On the transitivity of Lie ideals and a characterization of perfect Lie algebras

TL;DR

This paper investigates conditions under which Lie subideals are actually ideals, and characterizes perfect Lie algebras through the transitivity of the Lie ideal relation, providing intrinsic criteria for their identification.

Contribution

It introduces intrinsic and extrinsic conditions for the transitivity of Lie ideals and characterizes perfect Lie algebras via this transitivity property.

Findings

Perfect Lie algebras are characterized by the transitivity of the Lie ideal relation.

Subideals of perfect Lie algebras are necessarily ideals.

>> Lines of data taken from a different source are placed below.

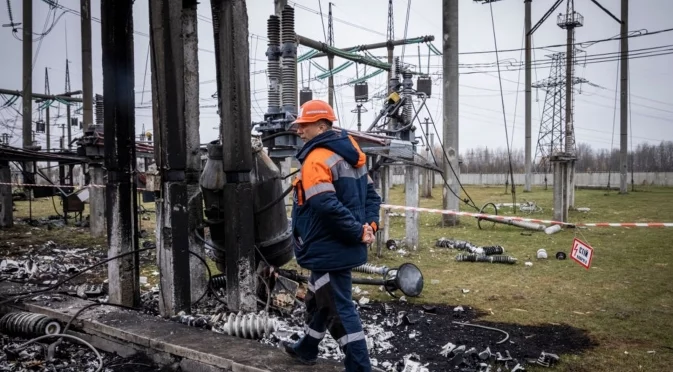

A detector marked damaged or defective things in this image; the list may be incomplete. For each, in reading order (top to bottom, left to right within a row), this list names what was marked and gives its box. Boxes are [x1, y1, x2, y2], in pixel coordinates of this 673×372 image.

broken insulator [0, 310, 61, 338]
broken insulator [222, 310, 276, 340]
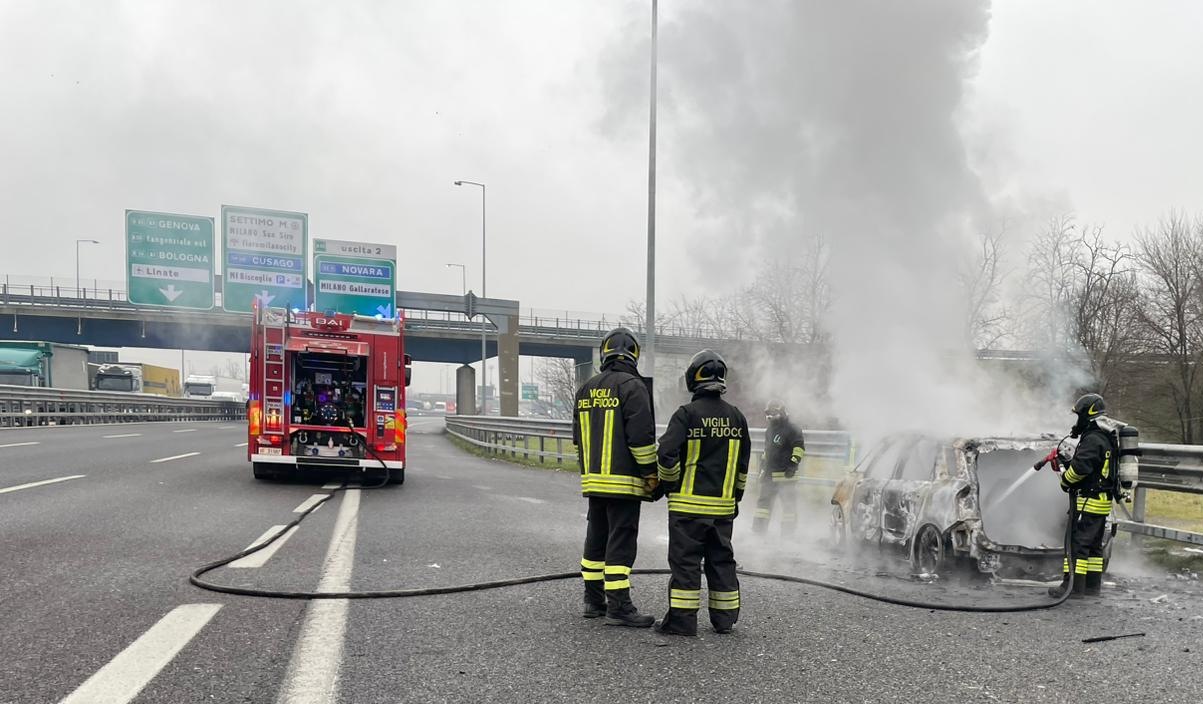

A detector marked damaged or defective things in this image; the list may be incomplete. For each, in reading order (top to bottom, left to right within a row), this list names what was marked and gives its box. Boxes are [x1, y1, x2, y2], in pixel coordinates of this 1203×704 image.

burnt car door [851, 438, 904, 543]
burnt car door [880, 435, 943, 546]
burned car [832, 435, 1097, 580]
charred car body [832, 435, 1101, 580]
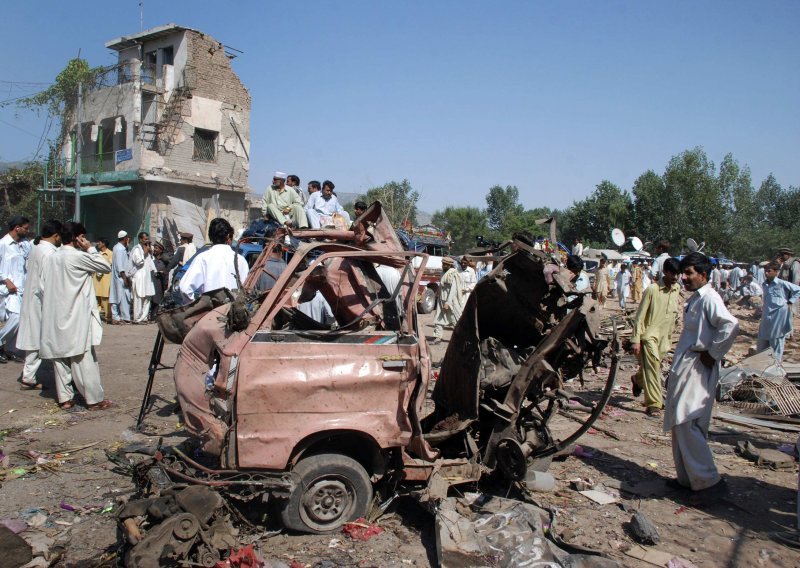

The paper provides intrinsic criteria for identifying perfect Lie algebras.

Abstract

We explore general intrinsic and extrinsic conditions that allow the transitivity of the relation of being a Lie ideal, in the sense that if a Lie algebra $\mathfrak{h}$ is a subideal of a Lie algebra $\mathfrak{g}$ (i.e. there exist Lie subalgebras $\mathfrak{l}_0,\mathfrak{l}_1,\dots,\mathfrak{l}_n$ of $\mathfrak{g}$ with $\mathfrak{h}=\mathfrak{l}_0\unlhd \mathfrak{l}_1 \unlhd\cdots \unlhd \mathfrak{l}_n=\mathfrak{g}$), then $\mathfrak{h}$ is an ideal of $\mathfrak{g}$. We also prove that perfect Lie algebras of arbitrary dimension and over any field are intrinsically characterized by transitivity of this type; In particular, we show that a Lie algebra $\mathfrak{h}$ is perfect (i.e. $\mathfrak{h}=[\mathfrak{h}, \mathfrak{h}]$) if and only if for any Lie algebra $\mathfrak{g}$ such that $\mathfrak{h}$ is a subideal of $\mathfrak{g}$, it follows that $\mathfrak{h}$ is an ideal of $\mathfrak{g}$.